*** Отрывок со страницы

Гринтаун. Мишурный город Брэдбери Рэй
Потрясающая мысль, не правда ли?
Остановимся на ней.
В мире живут тысячи тысяч людей, обманутых, подавленных, но вместо того чтобы распрощаться с жизнью, они выживают сумасшествием.
Наш самый сильный порыв от зародыша и далее – это выдыхать и вдыхать, держаться на плаву. Любой ценой, чего бы это ни стоило. Самосохранение – старое клише. И если «я» может сохраниться в холодном ночном поту безумия, так это лучше, чем могила. Лучше уж худая свеча с тусклым огоньком, чем никакой свечи.
Так что, как видим, безумие – это еще один способ держаться, чтобы не сойти со сцены навсегда. Мы так любим жизнь, что ни за что не хотим с ней расставаться. Она как липучка от мух, которую У. К. Филдз не мог отодрать со своей клюшки для гольфа, поощряемый лилипутом – подносчиком клюшек. Такое ощущение, что старый добрый У. К. все еще чертыхается под ливнем, оглушенный молнией, но отбивается от натиска стихии своими клюшками, неистово и до конца.
В моей жизни бывали моменты, когда мне, как и всякому человеку, нужно было выплакаться. И вместе с тем я не хотел своей скорбью причинить боль кому-нибудь в нашей семье. Мне хотелось побыть наедине со своей печалью, чтобы она истекла слезами, как кровью, чтобы жить дальше. В годы после кончины отца я временами тосковал по нему так, что мог расплакаться от боли. В такие моменты я запирался в ванной и вставал под душ, где струи воды не только омывали мою плоть, но и заглушали мой неудержимый плач, а слезы очищали меня изнутри. Стоит попробовать. Оглядываясь на себя под душем, плачущего как бы под дождем, я не могу не задуматься: какая сильная сцена для фильма. Я никогда не встречал такого на экране. Однажды нужно будет ею воспользоваться. Здесь присутствует метафора. Чувственность, но не расчувствованность. Здесь человек делает то, что должен, здесь слезы, которые он должен излить, печаль, от которой не может сбежать. Так что делайте свое дело. А сделав, шагните освеженным в мир, в лоно семьи, чувствуя себя лучше, но не умудреннее.

******
*** Данные

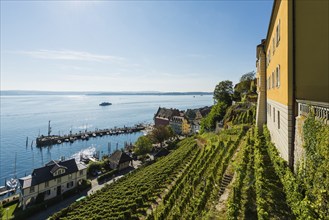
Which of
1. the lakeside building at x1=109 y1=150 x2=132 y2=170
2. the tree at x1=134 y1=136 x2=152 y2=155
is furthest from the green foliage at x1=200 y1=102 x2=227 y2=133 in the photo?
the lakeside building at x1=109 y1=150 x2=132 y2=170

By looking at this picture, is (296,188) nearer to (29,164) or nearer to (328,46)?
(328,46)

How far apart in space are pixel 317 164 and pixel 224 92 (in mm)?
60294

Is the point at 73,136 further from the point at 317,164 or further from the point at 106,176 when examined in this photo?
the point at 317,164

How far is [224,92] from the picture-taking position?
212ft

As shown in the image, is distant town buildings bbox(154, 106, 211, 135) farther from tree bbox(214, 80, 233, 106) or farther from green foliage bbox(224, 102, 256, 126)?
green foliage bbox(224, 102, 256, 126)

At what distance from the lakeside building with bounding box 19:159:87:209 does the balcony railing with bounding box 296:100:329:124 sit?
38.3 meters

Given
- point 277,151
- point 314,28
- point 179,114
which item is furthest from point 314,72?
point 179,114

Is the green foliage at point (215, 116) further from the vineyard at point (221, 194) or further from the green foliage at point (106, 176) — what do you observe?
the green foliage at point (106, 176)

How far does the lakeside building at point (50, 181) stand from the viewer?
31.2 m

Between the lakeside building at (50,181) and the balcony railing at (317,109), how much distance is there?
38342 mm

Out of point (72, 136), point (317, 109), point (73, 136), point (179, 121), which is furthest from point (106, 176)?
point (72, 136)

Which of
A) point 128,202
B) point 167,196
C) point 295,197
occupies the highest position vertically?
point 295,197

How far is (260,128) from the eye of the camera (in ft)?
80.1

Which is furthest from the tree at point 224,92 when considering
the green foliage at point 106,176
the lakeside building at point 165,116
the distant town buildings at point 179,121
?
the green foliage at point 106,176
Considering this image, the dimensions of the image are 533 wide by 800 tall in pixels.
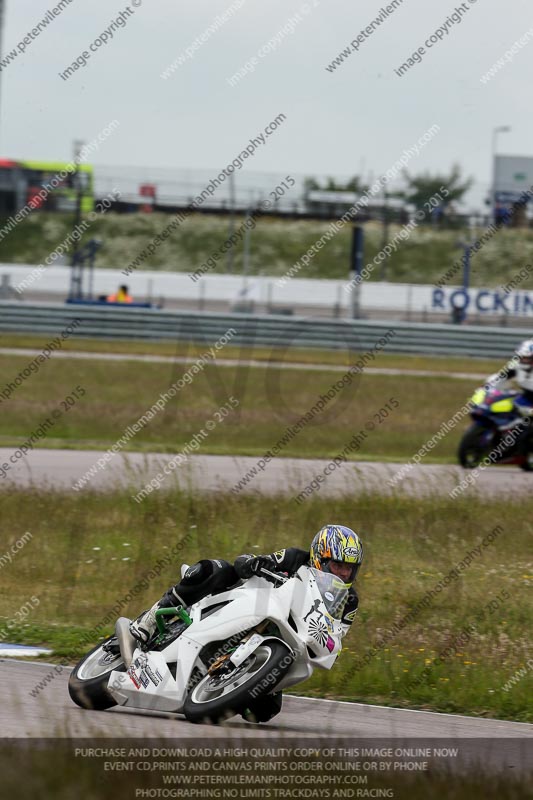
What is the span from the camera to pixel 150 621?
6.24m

******
*** Данные

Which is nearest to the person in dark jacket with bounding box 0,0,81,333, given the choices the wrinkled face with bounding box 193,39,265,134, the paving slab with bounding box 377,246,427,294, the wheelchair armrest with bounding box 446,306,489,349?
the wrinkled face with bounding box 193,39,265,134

******
*** Данные

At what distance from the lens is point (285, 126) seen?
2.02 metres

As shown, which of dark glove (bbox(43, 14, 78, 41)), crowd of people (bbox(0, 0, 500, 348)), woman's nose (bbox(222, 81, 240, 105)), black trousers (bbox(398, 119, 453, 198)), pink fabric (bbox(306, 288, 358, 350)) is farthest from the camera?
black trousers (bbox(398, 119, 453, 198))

******

Задания ▸
1. Ответьте на вопросы по отрывку из «Мишурного города»:
(a) С чем сравнивается жизнь, с которой мы не хотим расставаться?
(b) Где рассказчик плакал в годы после кончины отца?
(c) Что, согласно отрывку, лучше, чем никакой свечи?
2. Объясните в одном–трех предложениях, почему в отрывке из «Мишурного города» рассказчик плакал именно под душем.
3. Продолжите, пожалуйста, отрывок из «Мишурного города» после его последней фразы.

Ответы ▸
1.
(a) С липучкой от мух, которую У. К. Филдз не мог отодрать со своей клюшки для гольфа.
(b) Он запирался в ванной и вставал под душ.
(c) Худая свеча с тусклым огоньком.

2. Он не хотел причинить своей скорбью боль кому-нибудь в семье и стремился побыть наедине с печалью. Струи воды заглушали его неудержимый плач, а слезы очищали его изнутри.

3.
Итак, я попал в ловушку истины.
Итак, я хожу на фильмы за помощью к тем, кто, хочется надеяться, разгуливая по миру, столкнется с похожими истинами и подарит их мне. Ибо я, подобно всем человекам, испытываю нужду, и мы должны обмениваться: одну вашу схожую истину на одну мою, или, если необходимо, две за одну по дешевке.
Голливуд на роликах
Я часто рассказываю эту историю, но, пожалуй, она того заслуживает.
Как-то под вечер весной 1934 года я, тринадцатилетний, катался на роликовых коньках перед студией «Парамаунт».
И кого бы, вы думаете, я увидел там, как не героя всех поколений? Мистера У. К. Филдза[32] собственной персоной!
Я бросился к нему, всучил ему карандаш и листок, вырванный из блокнота, и попросил автограф. Он расписался, кинул мне и прокричал:
– Держи, маленький сукин сыночек!
Так состоялось мое знакомство с Голливудом. Я всегда стараюсь быть ему под стать.
И по пути, катаясь на роликах, я встречал прославленных и еще не совсем прославленных личностей, которые ходили или ездили по улицам старого доброго Голливуда. Это было время роскошных ресторанов и ателье мод. И если вы видели, как Роберт Тейлор[33] выходит из ресторана «Браун Дерби», то стоило обернуться, и вы могли созерцать, как Джин Харлоу[34] заходит в «Сарди».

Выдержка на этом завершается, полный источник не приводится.